TRAVAIL À RÉALISER
Dans le texte fourni ci-dessous, sur les contributions du troisième axe, relevez tous les noms de personnes placés entre parenthèses, dans leur ordre d'apparition.

#### TEXTE FOURNI ####

Au nombre de cinq, les contributions rassemblées dans le troisième axe se rapportent à la société, appréhendée à travers les normes et les pratiques, ainsi que les marqueurs sociaux. L’honneur de l’individu et, partant, de sa famille est au cœur de la vie sociale, détermine la place de chacun au sein de sa communauté et lui assure une réputation. C’est ainsi que la remise en cause de l’honneur – donc le déshonneur, la dégradation sociale, l’exclusion qui caractérisent un individu ou un groupe d’individus – est difficile à supporter comme c’est le cas des gardes royales à Madrid au xviie siècle pour lesquelles le statut de l’honneur personnel et familial, mais aussi celui de leur corps de métier sont essentiels et ne sauraient souffrir une quelconque offense (Olivier Caporossi) ; pour les quatre artisans dans le Saint Empire au xviiie siècle qui appartiennent à un corps de métier réglé par des statuts, sont soumis à des rabaissements et à des brimades, et aspirent à une ascension sociale en mesure de leur faire changer de statut, en accédant dans les milieux littéraires (Pauline Landois). L’humiliation et son instrumentalisation à l’époque contemporaine est abordée dans trois études : celle des images et des mythes kanak, tout comme de leurs fonctions didactiques (Hélène Savoie Colombani) ; celle des cavalières soumises aux codes de comportements masculins et militaires qu’elles sont appelées à intérioriser, ainsi qu’aux moqueries et aux vexations répétées en France dans les années 1960-1970 (Catherine Tourre-Malen) ; et celle de la tonte, pratique ancienne, qui vise à avilir et à enlaidir la femme (Claudine Sagaert).

#### DONNÉES CI-DESSOUS ####

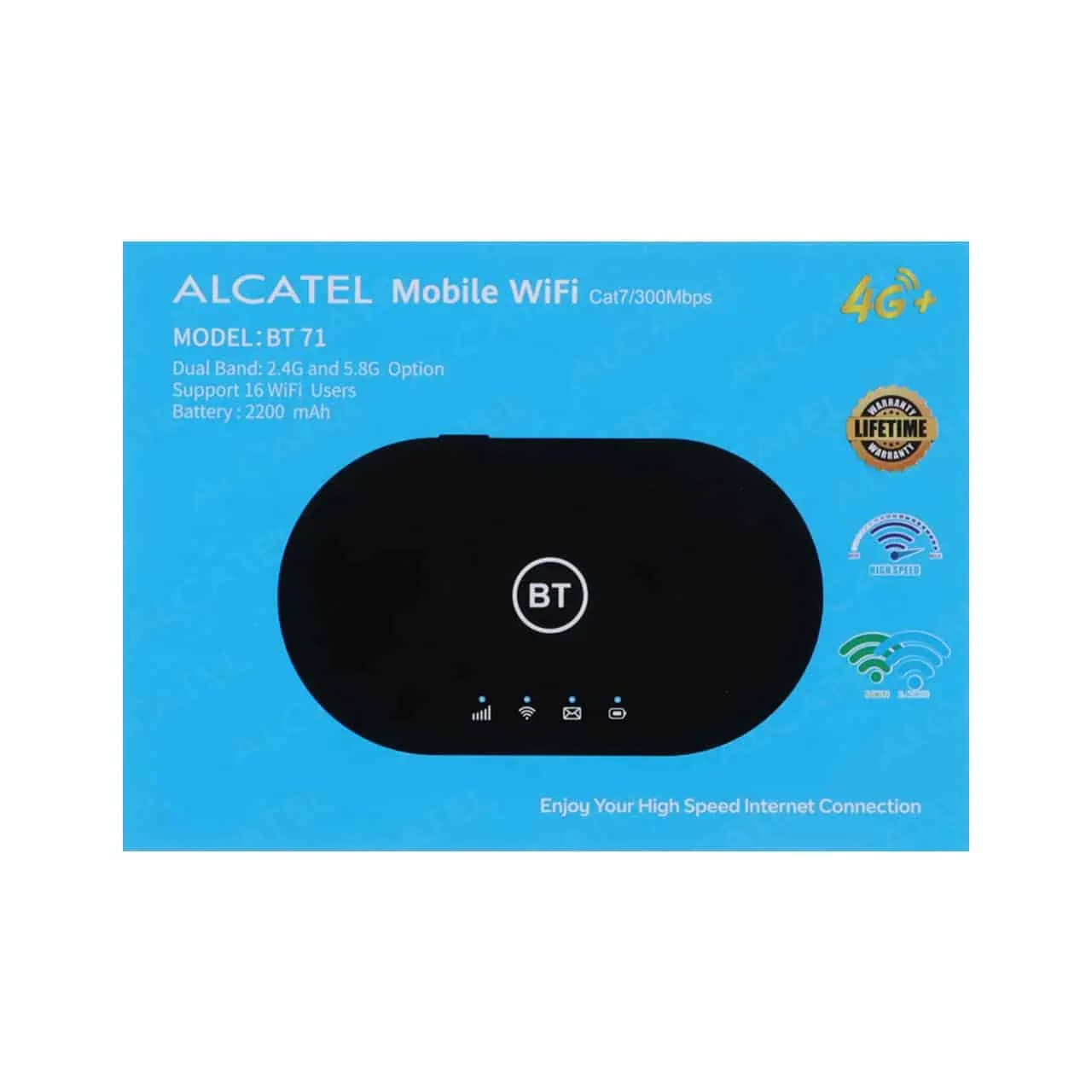 مودم همراه آلکاتل +4G مدل BT71 – مشکی — تصویر ۴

####

RÉPONSE ATTENDUE
Olivier Caporossi
Pauline Landois
Hélène Savoie Colombani
Catherine Tourre-Malen
Claudine Sagaert